* DATASET RECORDS:
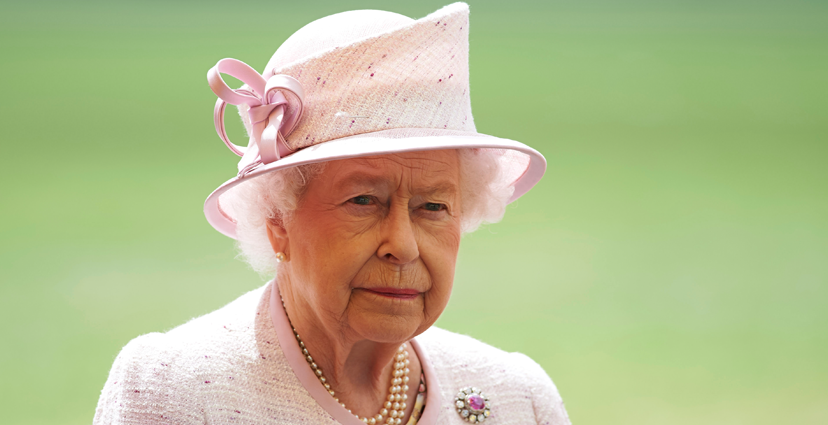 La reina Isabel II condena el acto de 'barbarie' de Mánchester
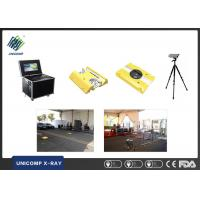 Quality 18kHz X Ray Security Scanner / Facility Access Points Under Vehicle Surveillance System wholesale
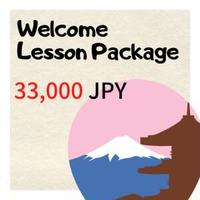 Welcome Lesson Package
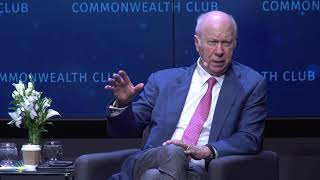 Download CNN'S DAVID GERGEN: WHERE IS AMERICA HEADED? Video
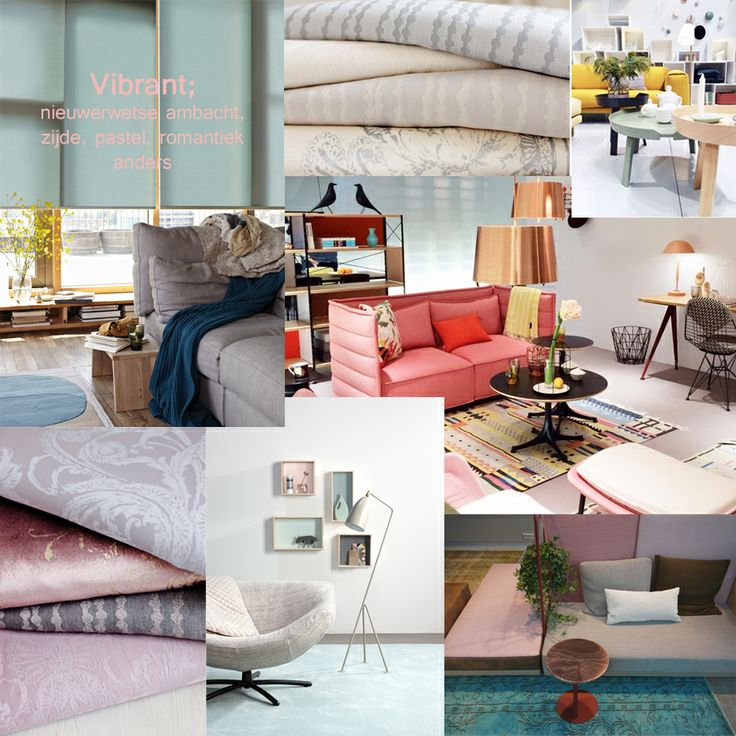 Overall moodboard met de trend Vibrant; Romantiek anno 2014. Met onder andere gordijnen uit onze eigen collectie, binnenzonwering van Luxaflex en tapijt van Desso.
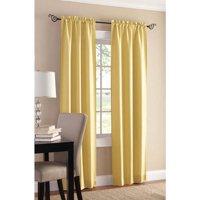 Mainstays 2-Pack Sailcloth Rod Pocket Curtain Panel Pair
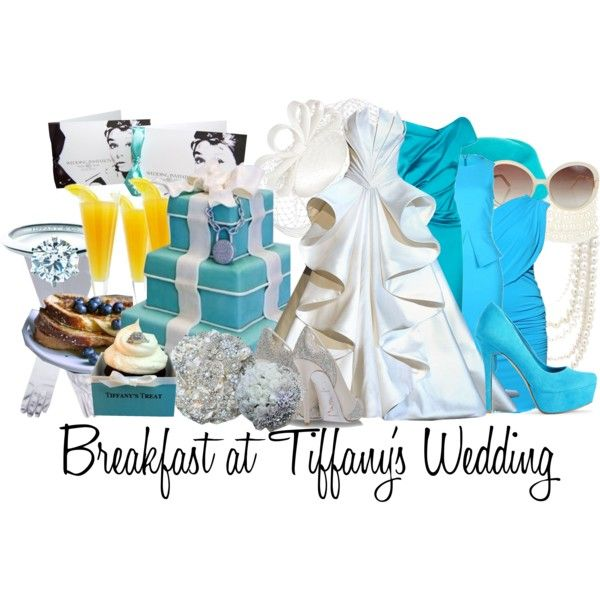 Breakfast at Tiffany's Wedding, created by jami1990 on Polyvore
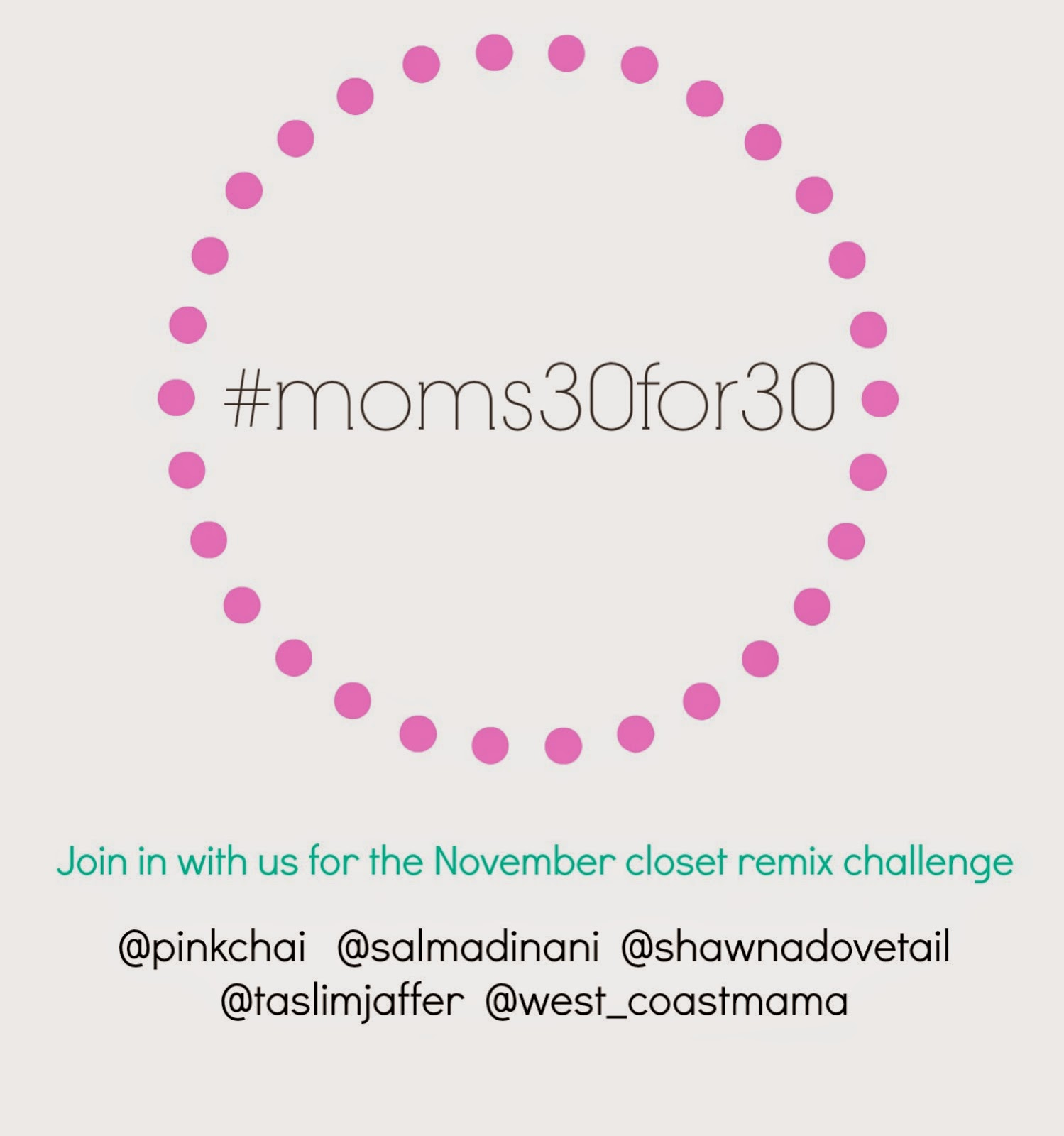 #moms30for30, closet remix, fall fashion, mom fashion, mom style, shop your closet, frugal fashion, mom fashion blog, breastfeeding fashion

* WHAT YOU NEED TO DO:
When pictures appear in the records above, leave them out and reproduce exactly each line from the first through the line containing "Download CNN'S DAVID", both included.

* WRITTEN ANSWER:
 La reina Isabel II condena el acto de 'barbarie' de Mánchester
 Quality 18kHz X Ray Security Scanner / Facility Access Points Under Vehicle Surveillance System wholesale
 Welcome Lesson Package
 Download CNN'S DAVID GERGEN: WHERE IS AMERICA HEADED? Video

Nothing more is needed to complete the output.